Лакоба перевел ответ.
— Некогда, некогда, — сказал Сталин, нахмурившись.
Но, видимо, чудный осенний день, шашлычок, костерок, винцо, багряный лес, утыканный охраной, располагали вождя к благости, и он простил крестьянину его не вполне удачный ответ. На прощание Сталин даже сказал, обращаясь к Лакобе:
— Пусть просит, что хочет.
Лакоба перевел.
— Нам бы гвозди, — осторожно попросил крестьянин.
— Проси школу, — по-абхазски подшепнул ему Лакоба.
— Нам бы гвозди и школу, — попросил крестьянин.
Лакоба перевел.
— Будут вам и гвозди, и школа, — пообещал Сталин и уехал.

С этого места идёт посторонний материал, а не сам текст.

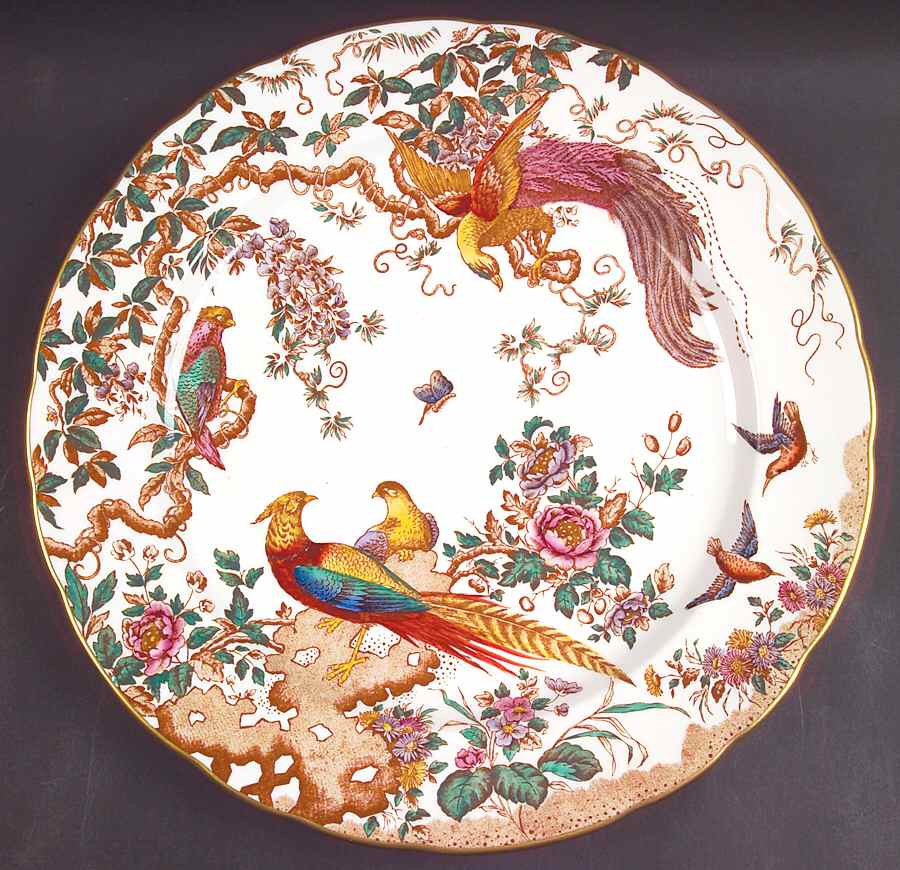Olde Avesbury (Ely Chelsea Shape) 14" Chop Plate (Round Platter) by Royal Crown Derby-1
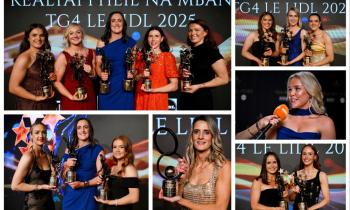 PICTIÚIRÍ: Lonraíonn na Réaltaí Uile agus is fearr Pheil na mBan ag lasadh suas an cairpéad dearg i stíl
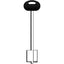 CHIAVE DOPPIA MAPPA MOTTURA 92188 ORIGINALE SERIE 20 OTTONE NICHELATO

И в самом деле вскоре прислали гвозди, открыли школу, но и ввели колхоз.
С кротким юмором, рассказывая Зауру об этой встрече, старик добавил:
— Может, не надо было просить гвозди? А как не попросишь, когда такой человек велит просить?

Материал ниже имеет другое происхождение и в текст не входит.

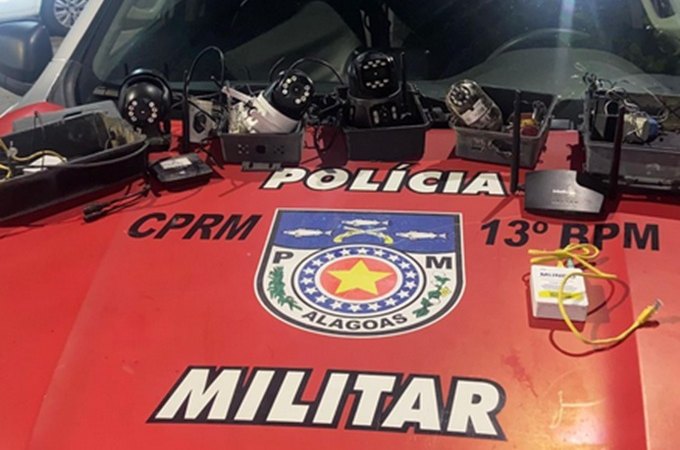 13° BPM e Equatorial realizam operação para combater videomonitoramento irregular utilizado por criminosos em Maceió
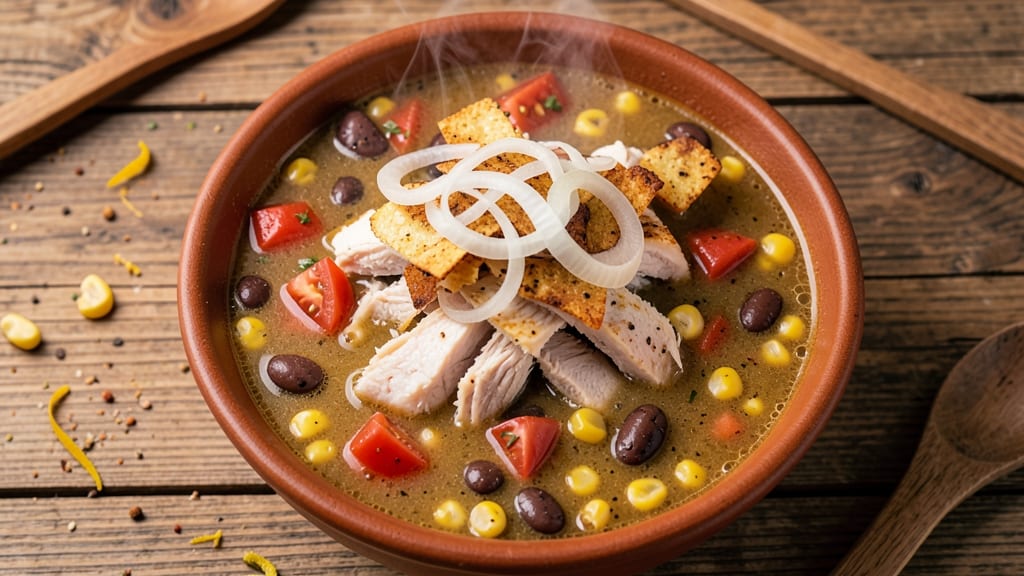 Amazing Chicken Tortilla Soup Recipe: Bold Cumin and Lime Zing in 30 Minutes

А другой, тоже старый крестьянин, с которым Заур завел разговор о колхозе, раздраженно отмахнулся, словно он у него спрашивал о здоровье давно и безнадежно больного человека. И вдруг с неожиданным жаром выкрикнул: — У нас в деревне в тридцать седьмом году взяли восемьдесят пять человек! Это на двести дворов! И кого взяли! Кровь с молоком! От двадцати до сорока лет! Самых крепких!
— Почему? — опешил Заур. Про такое он не слыхал. Он думал, что тридцать седьмой коснулся в основном города, и ему теперь было стыдно.